# Prompt
Work through the entries below and show every line in which "running" is found.

[[ Record excerpts, beginning ]]

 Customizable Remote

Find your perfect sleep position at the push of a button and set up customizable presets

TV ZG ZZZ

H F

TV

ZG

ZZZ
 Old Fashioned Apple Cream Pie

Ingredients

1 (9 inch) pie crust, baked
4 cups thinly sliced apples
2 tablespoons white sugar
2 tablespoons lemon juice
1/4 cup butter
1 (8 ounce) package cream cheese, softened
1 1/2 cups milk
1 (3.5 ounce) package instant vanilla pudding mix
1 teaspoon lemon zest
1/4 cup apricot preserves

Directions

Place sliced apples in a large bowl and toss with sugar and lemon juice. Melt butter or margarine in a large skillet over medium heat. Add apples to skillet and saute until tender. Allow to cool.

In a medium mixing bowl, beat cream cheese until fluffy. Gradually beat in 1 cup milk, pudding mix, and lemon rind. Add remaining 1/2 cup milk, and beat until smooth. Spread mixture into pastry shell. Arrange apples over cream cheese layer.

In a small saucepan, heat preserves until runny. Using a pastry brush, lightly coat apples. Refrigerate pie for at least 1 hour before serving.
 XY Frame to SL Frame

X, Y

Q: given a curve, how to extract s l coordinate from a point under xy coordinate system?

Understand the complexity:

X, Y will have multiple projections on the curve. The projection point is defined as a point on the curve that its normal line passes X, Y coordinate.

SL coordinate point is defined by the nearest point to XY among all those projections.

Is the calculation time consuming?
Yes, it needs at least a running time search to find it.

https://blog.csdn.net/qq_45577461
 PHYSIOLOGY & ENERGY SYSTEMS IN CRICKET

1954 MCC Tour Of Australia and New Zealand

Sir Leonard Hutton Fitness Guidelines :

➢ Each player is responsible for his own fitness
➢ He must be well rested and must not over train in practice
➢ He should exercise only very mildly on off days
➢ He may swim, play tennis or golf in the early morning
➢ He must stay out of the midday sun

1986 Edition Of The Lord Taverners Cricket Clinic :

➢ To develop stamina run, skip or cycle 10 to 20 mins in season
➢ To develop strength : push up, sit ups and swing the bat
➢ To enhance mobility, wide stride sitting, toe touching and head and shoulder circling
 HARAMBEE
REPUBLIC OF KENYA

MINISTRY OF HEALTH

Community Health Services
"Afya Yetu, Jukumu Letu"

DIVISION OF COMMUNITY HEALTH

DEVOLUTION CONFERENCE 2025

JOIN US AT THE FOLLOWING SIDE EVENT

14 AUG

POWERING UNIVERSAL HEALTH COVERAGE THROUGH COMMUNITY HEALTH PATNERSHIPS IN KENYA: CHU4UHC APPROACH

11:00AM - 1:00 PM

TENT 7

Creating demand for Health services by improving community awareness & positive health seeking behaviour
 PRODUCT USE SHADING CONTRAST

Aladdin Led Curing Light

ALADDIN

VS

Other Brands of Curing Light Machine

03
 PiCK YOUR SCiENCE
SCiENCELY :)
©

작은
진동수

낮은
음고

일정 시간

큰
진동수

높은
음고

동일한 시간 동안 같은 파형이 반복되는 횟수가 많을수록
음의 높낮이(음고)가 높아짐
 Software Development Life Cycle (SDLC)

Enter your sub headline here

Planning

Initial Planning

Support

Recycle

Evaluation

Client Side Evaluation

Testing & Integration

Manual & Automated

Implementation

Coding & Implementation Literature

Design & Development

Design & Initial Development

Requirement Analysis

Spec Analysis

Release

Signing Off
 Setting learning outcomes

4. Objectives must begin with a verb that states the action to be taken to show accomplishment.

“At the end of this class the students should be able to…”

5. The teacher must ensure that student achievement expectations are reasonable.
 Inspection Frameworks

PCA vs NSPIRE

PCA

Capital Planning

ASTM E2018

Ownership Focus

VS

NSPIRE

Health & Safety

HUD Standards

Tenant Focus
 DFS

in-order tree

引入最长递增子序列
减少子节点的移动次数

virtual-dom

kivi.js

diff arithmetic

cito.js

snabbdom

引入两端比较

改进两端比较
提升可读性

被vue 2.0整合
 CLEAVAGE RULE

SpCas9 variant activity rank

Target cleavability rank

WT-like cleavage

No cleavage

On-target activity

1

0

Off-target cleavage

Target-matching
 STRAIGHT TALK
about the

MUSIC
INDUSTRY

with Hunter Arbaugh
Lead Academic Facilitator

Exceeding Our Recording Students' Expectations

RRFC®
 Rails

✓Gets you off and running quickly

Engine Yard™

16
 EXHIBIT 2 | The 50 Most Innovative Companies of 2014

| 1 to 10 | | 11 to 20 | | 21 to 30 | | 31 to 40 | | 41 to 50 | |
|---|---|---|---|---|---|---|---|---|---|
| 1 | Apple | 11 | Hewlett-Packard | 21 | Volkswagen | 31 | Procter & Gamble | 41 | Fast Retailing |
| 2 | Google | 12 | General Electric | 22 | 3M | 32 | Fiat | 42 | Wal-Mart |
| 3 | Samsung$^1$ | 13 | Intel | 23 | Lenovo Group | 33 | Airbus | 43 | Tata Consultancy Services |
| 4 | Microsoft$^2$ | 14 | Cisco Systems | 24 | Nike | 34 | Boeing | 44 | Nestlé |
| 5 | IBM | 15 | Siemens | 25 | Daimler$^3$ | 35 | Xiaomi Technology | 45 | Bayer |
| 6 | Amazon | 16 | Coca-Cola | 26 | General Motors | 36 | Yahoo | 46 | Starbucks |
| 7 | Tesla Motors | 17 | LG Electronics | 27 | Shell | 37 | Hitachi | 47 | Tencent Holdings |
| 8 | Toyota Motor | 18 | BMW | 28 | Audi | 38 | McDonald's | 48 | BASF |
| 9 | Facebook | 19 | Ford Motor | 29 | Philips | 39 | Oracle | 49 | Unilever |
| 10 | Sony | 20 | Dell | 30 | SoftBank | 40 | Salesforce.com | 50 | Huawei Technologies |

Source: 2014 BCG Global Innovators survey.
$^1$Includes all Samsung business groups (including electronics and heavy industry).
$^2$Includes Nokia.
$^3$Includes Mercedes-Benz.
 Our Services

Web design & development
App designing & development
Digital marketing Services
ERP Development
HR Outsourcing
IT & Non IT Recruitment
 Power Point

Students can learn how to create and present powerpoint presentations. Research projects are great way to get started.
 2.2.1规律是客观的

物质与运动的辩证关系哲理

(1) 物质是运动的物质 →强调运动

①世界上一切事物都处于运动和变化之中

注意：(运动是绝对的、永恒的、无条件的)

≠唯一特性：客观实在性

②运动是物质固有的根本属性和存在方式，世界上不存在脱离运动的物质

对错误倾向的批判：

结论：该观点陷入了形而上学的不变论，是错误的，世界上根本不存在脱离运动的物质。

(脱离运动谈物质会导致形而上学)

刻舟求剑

[[ Record excerpts, end ]]

# Completed task
Yes, it needs at least a running time search to find it.
✓Gets you off and running quickly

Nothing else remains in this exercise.